Ionic is a reasonable solution for prototyping and rapid development, or for building a multi-functional app with minimum changes in the code base. Therefore, you can cover several platforms out of the same code base in a short amount of time. The created software is displayed identically regardless of the OS you have selected. It is possible to get access to specific mobile functionality (for example, camera, list of contacts or GPS sensors) with the help of PhoneGap or Cordova.
As for React Native and Xamarin, apps are developed to be compatible with any selected mobile platform. The native components built into the frameworks allow them to essentially “feel” native. Thus, everything a user can see in the React Native/Xamarin-based app will be displayed in a manner as close as possible to the native one depending on the specific requirements of each mobile platform. In most cases, exactly this style of development provides higher performance and responsiveness in comparison with hybrid apps.
An Ionic Survey 2017 demonstrates the hybrid approach to building mobile apps is overtaking native development. Two years ago, 20 percent of developers surveyed were building exclusively with native tools.
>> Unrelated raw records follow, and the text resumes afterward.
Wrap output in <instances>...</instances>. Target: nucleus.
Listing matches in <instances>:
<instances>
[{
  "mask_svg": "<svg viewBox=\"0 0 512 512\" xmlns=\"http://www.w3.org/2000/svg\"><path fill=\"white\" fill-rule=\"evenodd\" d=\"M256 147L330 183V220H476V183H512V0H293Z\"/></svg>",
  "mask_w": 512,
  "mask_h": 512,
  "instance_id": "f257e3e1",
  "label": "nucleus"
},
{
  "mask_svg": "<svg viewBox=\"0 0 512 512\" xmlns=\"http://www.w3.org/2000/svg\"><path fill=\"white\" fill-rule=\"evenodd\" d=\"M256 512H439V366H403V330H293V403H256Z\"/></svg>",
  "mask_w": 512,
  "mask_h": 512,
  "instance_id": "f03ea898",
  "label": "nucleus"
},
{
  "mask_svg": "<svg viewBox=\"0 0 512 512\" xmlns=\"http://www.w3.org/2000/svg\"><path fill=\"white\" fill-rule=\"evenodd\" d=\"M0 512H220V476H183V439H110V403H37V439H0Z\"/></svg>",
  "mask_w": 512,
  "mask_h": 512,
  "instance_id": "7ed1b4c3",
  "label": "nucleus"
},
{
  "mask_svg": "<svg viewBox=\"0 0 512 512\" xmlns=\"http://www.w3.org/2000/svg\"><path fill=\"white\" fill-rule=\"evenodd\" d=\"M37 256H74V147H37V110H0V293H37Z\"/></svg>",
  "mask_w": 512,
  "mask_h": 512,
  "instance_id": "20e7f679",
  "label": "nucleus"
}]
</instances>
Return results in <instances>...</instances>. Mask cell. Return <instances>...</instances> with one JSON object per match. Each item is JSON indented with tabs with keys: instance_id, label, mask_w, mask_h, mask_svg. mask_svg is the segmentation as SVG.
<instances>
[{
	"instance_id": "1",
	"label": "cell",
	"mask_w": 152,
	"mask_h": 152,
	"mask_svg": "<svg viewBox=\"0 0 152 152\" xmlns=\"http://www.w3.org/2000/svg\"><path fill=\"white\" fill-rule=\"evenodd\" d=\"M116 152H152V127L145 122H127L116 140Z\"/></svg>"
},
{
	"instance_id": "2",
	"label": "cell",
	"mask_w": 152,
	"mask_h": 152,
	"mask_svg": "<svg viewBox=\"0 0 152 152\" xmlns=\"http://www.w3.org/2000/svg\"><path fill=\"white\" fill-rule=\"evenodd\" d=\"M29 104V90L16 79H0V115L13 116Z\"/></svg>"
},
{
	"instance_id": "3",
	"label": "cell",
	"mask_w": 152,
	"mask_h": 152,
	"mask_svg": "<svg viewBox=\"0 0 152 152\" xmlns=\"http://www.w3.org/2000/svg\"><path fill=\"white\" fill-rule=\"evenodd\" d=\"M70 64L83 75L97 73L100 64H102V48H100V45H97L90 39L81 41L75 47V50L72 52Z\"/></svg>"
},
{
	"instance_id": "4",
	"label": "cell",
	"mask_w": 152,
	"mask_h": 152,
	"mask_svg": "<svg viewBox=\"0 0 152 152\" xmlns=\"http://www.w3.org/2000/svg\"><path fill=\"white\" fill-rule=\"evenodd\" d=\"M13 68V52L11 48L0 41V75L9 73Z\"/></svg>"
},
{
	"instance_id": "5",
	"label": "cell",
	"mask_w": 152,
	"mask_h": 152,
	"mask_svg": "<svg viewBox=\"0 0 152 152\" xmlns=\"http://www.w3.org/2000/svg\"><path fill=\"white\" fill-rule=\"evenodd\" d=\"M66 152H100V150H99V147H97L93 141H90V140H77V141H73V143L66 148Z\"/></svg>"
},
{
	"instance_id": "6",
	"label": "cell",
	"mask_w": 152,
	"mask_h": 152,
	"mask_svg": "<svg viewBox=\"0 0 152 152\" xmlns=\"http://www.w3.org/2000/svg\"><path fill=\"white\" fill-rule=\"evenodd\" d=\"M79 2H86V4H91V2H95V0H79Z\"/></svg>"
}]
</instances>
To date, the results have decreased to 2,9 percent. Similarly, just over 32 percent of developers surveyed rely on hybrid-built apps instead of native.
What are the noticeable differences of cross-platform and native app performance?
John Calderaio, Full-Stack Software Engineer, developed two iOS apps to compare the performance of native iOS (Swift) and React Native. In the research, he shows how the basic elements of the same app are implemented using hybrid and iOS native development. He further measures and compares CPU, GPU, and memory usage of ea?h app to see which one performs better:
The mobile apps John built with React Native and Swift have almost identical physical appearance. As far as performance benchmarks are concerned, the React Native version used CPU less effectively (by over 10%), but benefited from GPU usage and occupied less memory than Swift.